SELECTED TEXT.
┄┄┄┄┄┄┄┄┄┄

Friday, June 16, 2006

from the mouths of babes

a word from everybody's favourite busty boyfriend nabber, lindsay lohan:

"i may be on the red carpet in my couture dress, but i still have problems".

i think there's something in that for all of us, don't you?

i know i feel better about myself now.

thanks li-lo.

x

Wednesday, June 14, 2006

grave digger

my mobile started ringing.

a number which i assumed to be my friend miss sam's work number was flashing on the screen.

kanye west's 'gold digger' was playing on the stereo.

i picked up the phone and began serenading miss sam with the dulcet tones of my best "black man voice" (and continued booty dancing the fuck out of my living room).

"you know why
it take too much to touch her
from what I heard she got a baby by busta
my best friend say she use to fuck wit usher

i don't care what none of ya'll say
i still love her..."


i stop "singing" and there is silence on the other end of the phone.

"miss sam?" i say, realising suddenly that it may not actually be miss sam and that i may thus have to kill myself when i get off the phone.

"MISS SAM?!? please tell me that's you..."

i'm panicking now.

┄┄┄┄┄┄┄┄┄┄

SUPPLIED MATERIAL.
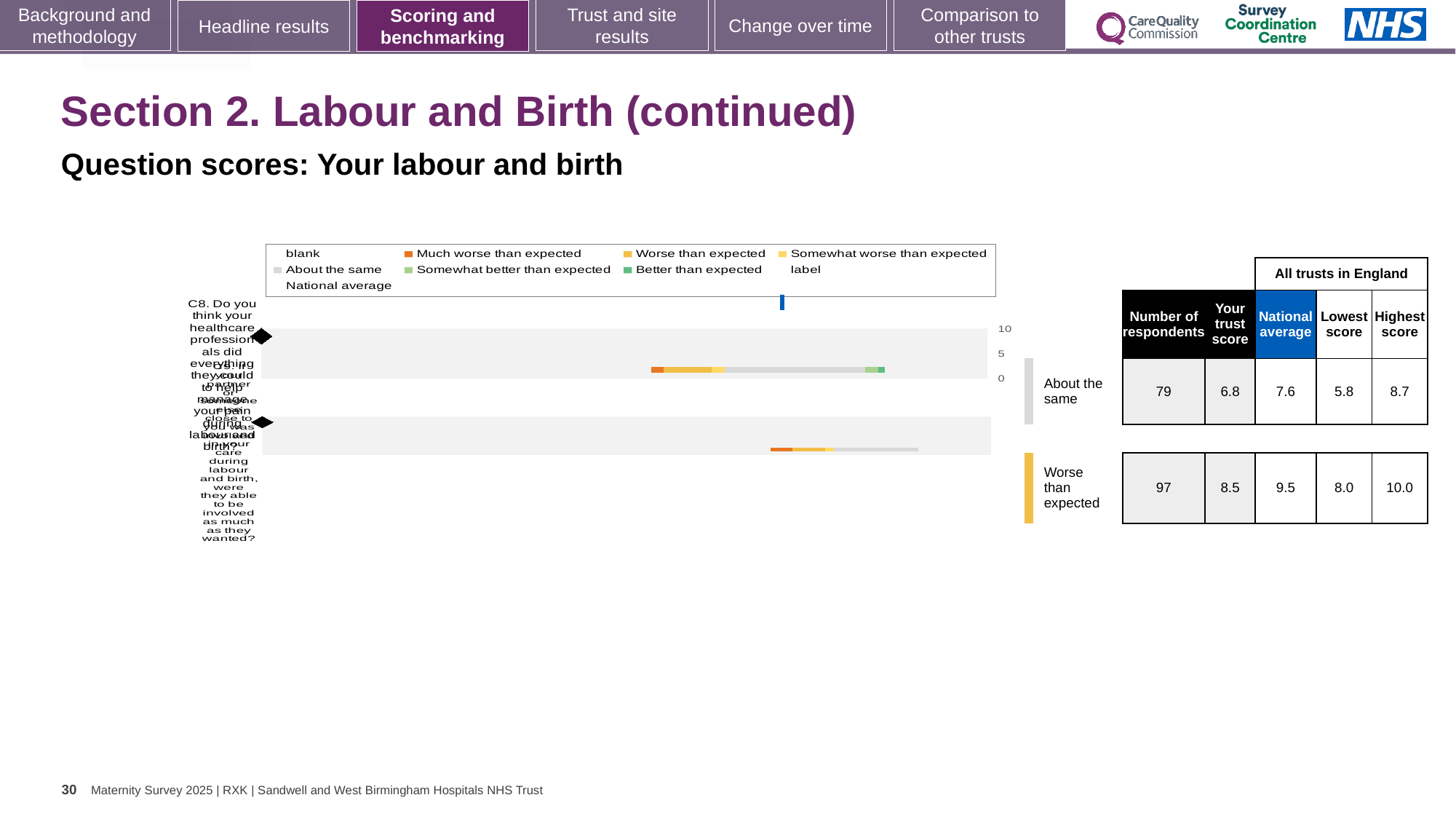
Which legend entry is shown in orange? Much worse than expected In the table, what is the trust score for the row rated 'Worse than expected'? 8.5 In the table, what is the national average for the row rated 'About the same'? 7.6 How many bars (question rows) are plotted in the chart? 2 In the table, what is the difference between the national average and the trust score for the row rated 'About the same'? 0.8 In the table, which row has more respondents: 'About the same' or 'Worse than expected'? Worse than expected How many entries does the chart legend list? 9 What is the heading above the Lowest score and Highest score columns in the table? All trusts in England In the table, what is the highest score for the row rated 'Worse than expected'? 10.0 In the table, which is larger for the row rated 'Worse than expected': the trust score or the national average? national average In the table, what is the number of respondents for the row rated 'About the same'? 79 What kind of chart is shown on the slide? bar chart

┄┄┄┄┄┄┄┄┄┄

TASKS.
[a] In the blog excerpt, what song was playing on the stereo when the mobile started ringing?
[b] Carry on the blog excerpt from its last line, keeping its lower-case, chatty style.
The listing after the blog excerpt isn't needed for this.

OUTPUTS FOR THE TASKS.
[a] Kanye West's "Gold Digger" was playing on the stereo.

[b]
"la nadine?" said the unrecognisable (MALE!) voice on the other end.

"OH FUCK!" screamed my brain.

"la nadine, its ******** ********, i made your father's gravestone. you called me last week about making your mother's too."

...

...

...

...

...

worst. phone. call. ever.

*dies*

Tuesday, June 13, 2006

haikulapalooza

this was possibly the worst idea i've ever had.

but a promise is a promise.

so here goes.

x

- TOBYtoby said...

A haiku about The Penis?
About the surreal fantasm that is RYWHM?


the penis:

a 'ku de cock, huh?
'tis an ugly thing alright.
but still i want it.

the surreal fantasm that is rywhm (for fuck's tobytoby, demanding much?):

of course i love fits,
but take the pressure down some.
i'm not a machine.


x

- MelbourneGirl said...

how about a haiku on why the pebble and sand garden must always be raked. or perhaps how the rain is always wet. or why the master ninja looks particularly dumpy in black this season.


pass.

too fruity, melbournegirl, way too fruity.

x

- Christine Keeler said...

Haiku topic:

Phillips head screwdrivers. Please.


screwdrivers are ace,
'spesh those phillips head ones.
or so i'm told, ay.


x

- Jess said...

A haiku about me - I am not a bad person, after all. Oh shucks. Forget me, do a haiku on how LOVELY you are x


miss jess is 'da bomb',
she slays me with the funnies.
and i am lovely.


x

- treespotter said...

may be about toilets... not really sure why that is. similarly uninspired here. can't help.


toilets are of use
when you need to "expel" stuff
from deep down inside.


x

- Boysenberry said...

Possibly a haiku about lacking ideas?


but then he proceeded to write one of his very own.

and i feel writing my own now would be unoriginal.

cope.

x

- Mex said...

what about one on pole dancing?


what about one on pole dancing indeed!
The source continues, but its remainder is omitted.